Chatiw visé par la justice : un danger non modéré pour les mineurs
Les plateformes de discussion en ligne continuent d’inquiéter les autorités françaises. Malgré la fermeture récente de certains sites controversés, d’autres interfaces persistent à permettre des échanges non modérés, exposant potentiellement les plus jeunes à des risques majeurs. Face à cette menace, l’État intensifie sa riposte judiciaire.

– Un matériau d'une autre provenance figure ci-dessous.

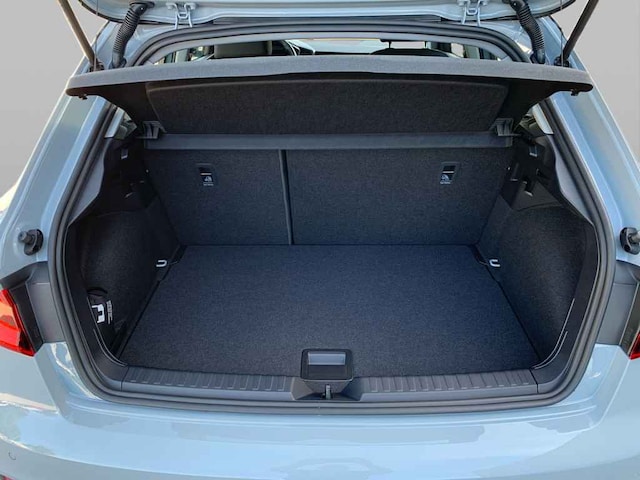 Audi A1 30 TFSI S-Tronic Sportback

Chatiw dans le viseur de la haute-commissaire à l’Enfance
Sarah El Haïry a déclenché une procédure judiciaire visant la plateforme Chatiw. Ce site de messagerie instantanée pose problème en raison de son fonctionnement particulièrement permissif.
Les utilisateurs peuvent y échanger via messagerie privée sans aucune vérification d’âge ni même de validation d’adresse électronique. Cette absence totale de contrôle préalable facilite l’accès des mineurs à des contenus et des contacts potentiellement dangereux.
Une mobilisation administrative coordonnée
La haute-commissaire a actionné plusieurs leviers institutionnels simultanément. Le 28 avril, Pharos – la plateforme gouvernementale dédiée au signalement de contenus illicites sur internet – a été officiellement saisi du dossier.
Quelques jours plus tard, le 1er mai, l’Arcom ainsi que le parquet de Paris ont à leur tour été alertés. Cette coordination témoigne de la gravité des faits constatés.
Des signalements préoccupants
Les services compétents ont reçu plusieurs alertes concernant des messages à caractère sexuel circulant sur Chatiw. Ces échanges problématiques ont motivé l’intervention rapide des autorités.
Un contexte judiciaire déjà chargé
L’affaire Chatiw s’inscrit dans une série d’actions menées contre des plateformes similaires. Une enquête judiciaire a été récemment lancée concernant Cocoland, accusé d’avoir facilité des agressions sexuelles sur mineurs.
Deux autres sites font également l’objet de procédures : Chaat.fr et legarçon.net. Les autorités ont également constaté la résurgence de « Coco », pourtant fermé par décision judiciaire en 2024.
Une méthodologie d’intervention systématique
La haute-commissaire à l’Enfance applique des critères précis avant toute saisine. Elle vérifie systématiquement l’absence de dispositifs de protection contre les prédateurs sexuels sur les plateformes fréquentées par des mineurs.
Dès lors qu’elle constate l’inexistence de vérification d’âge ou l’observation de comportements problématiques, elle déclenche automatiquement la saisine de Pharos puis de l’Arcom.
Cette approche méthodique vise à protéger efficacement les enfants et adolescents contre les dangers des espaces de discussion non sécurisés.